The Spanish soldier Alonso Vázquez labelled the Battle of Zutphen as "one of the best factions that until that time was ever seen in Flanders". For many years it was common among Spaniards and Netherlanders to call a hard-fought action "as warm as the fight of Zutphen". According to John Lothrop Motley, "it is probable that the encounter would have been forgotten by posterity but by the melancholy close up upon that field to Sidney's bright career". Sidney allegedly had removed his cuisses when he saw that William Pelham was not wearing any. However, by the 1590s cavalry soldiers wore less armour than in the past, and this, instead of Sidney's solidarity toward his companion, cost his life. Sidney was carried to the town of Arnhem to recover, but he died three weeks later of gangrene, as surgeons were unable to extract the bullet. Historians are uncertain about the number of casualties both sides suffered during the battle. Motley claims 13 horse and 22 foot killed on the English side, against 'perhaps' 200 men on the Spanish side. On the other hand, Vázquez claimed that the Spanish "were winners with very little loss, having wounded and slaughtered many people to the rebels".

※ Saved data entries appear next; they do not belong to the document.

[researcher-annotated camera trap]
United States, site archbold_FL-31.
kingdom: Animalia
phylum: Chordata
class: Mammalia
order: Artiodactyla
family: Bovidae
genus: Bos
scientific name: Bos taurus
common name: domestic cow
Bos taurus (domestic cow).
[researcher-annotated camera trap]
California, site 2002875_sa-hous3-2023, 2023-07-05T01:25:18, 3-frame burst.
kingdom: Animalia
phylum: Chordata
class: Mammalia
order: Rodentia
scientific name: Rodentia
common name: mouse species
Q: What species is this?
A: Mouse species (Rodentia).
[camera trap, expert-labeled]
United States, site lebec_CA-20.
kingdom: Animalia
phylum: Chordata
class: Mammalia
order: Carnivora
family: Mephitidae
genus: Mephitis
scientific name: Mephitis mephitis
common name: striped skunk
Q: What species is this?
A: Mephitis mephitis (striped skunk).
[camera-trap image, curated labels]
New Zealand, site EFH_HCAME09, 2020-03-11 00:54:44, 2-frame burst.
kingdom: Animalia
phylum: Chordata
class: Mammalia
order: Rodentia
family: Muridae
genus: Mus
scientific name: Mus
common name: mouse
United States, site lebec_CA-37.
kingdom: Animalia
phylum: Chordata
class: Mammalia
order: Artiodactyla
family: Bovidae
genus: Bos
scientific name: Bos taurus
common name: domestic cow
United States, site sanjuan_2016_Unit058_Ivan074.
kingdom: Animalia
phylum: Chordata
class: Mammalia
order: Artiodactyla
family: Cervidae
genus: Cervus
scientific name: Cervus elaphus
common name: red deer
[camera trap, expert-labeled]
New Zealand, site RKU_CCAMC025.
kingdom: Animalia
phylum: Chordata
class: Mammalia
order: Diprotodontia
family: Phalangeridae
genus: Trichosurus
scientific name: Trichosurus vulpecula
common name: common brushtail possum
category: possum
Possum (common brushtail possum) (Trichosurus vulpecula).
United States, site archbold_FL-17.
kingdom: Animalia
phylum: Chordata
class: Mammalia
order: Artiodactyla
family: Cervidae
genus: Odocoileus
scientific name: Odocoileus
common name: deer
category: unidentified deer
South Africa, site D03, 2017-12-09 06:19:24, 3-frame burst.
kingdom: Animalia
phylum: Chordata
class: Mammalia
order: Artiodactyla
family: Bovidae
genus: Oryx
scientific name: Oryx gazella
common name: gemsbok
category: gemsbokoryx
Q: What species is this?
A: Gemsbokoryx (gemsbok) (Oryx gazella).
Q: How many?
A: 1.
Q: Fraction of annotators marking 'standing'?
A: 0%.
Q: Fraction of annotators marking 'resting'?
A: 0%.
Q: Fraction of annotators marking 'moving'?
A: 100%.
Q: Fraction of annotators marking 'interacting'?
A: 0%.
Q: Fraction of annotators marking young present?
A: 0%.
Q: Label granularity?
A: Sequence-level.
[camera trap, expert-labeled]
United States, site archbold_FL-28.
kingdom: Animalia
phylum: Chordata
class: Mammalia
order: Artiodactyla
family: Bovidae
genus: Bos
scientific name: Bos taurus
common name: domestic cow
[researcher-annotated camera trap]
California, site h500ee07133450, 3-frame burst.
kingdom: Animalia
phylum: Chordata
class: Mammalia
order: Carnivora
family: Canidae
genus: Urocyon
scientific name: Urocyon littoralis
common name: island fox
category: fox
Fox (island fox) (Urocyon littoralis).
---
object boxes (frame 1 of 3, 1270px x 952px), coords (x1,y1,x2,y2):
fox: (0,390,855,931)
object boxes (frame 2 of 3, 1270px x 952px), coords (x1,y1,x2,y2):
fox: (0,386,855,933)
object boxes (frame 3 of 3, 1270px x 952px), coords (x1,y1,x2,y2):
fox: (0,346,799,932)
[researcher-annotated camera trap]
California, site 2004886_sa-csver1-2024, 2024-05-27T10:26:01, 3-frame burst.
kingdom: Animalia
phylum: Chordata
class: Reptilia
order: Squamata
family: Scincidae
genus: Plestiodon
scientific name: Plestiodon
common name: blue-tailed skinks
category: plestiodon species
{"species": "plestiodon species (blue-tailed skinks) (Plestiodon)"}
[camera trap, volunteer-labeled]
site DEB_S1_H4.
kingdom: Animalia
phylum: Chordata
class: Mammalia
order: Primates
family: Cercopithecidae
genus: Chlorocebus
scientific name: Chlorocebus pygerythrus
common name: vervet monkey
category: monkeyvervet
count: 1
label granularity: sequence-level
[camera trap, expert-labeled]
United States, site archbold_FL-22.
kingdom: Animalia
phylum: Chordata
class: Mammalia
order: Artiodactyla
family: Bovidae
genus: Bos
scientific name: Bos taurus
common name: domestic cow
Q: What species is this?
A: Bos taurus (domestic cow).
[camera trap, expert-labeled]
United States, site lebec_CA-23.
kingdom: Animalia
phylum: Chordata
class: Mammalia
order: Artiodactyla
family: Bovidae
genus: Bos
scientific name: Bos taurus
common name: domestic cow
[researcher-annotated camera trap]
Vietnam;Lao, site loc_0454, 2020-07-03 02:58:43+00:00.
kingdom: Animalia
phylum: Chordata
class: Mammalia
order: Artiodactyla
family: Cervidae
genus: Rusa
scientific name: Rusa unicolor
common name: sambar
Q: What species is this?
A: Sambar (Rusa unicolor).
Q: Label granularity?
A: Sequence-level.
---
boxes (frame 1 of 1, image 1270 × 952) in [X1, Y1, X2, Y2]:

On 12 October, for the third time, Farnese supplied the garrison of Zutphen, personally, as he had done the first time. Later on, he sent Verdugo back to Friesland and left Johann Baptista von Taxis in charge of Zutphen. After that, the Spanish army took its winter quarters. When Farnese moved to Brussels to spend the winter there, the Earl of Leicester continued the siege of Zutphen. He was not able to take the town, but succeeded in occupying several forts beyond the IJssel, including Zutphen's sconce, which was carried by surprise by Edward Stanley, brother of William Stanley, and 12 other soldiers. Shortly after the English and Dutch also took their winter quarters. Sir William Stanley was given the command of Deventer, Sir John Burroughs of Doesburg, and Rowland York of Zutphen's sconce. Stanley's and York's appointments were met with suspicion by the Dutch States, because Stanley was openly Catholic and York a man of dissolute character. Leicester expressed his full confidence in both soldiers, but in 1587 Stanley and York shifted sides to the Spanish party and handed Deventer and Zutphen's sconce over to Taxis.

Stanley and York's acts not only negated the gains of the 1586 campaign, but also undermined Leicester's reputation and the Dutch States confidence in the English troops. The Dutch States decided to appoint Count Maurice of Nassau as Governor-General of the Netherlands and Philip of Hohenlohe as his lieutenant. With the loss of Deventer and Zutphen's sconce, the Spanish were able to levy war contributions in the provinces of Utrecht, Overijssel and Gelderland. Zutphen and Deventer remained in Spanish control until their capture in 1591 by Maurice of Nassau.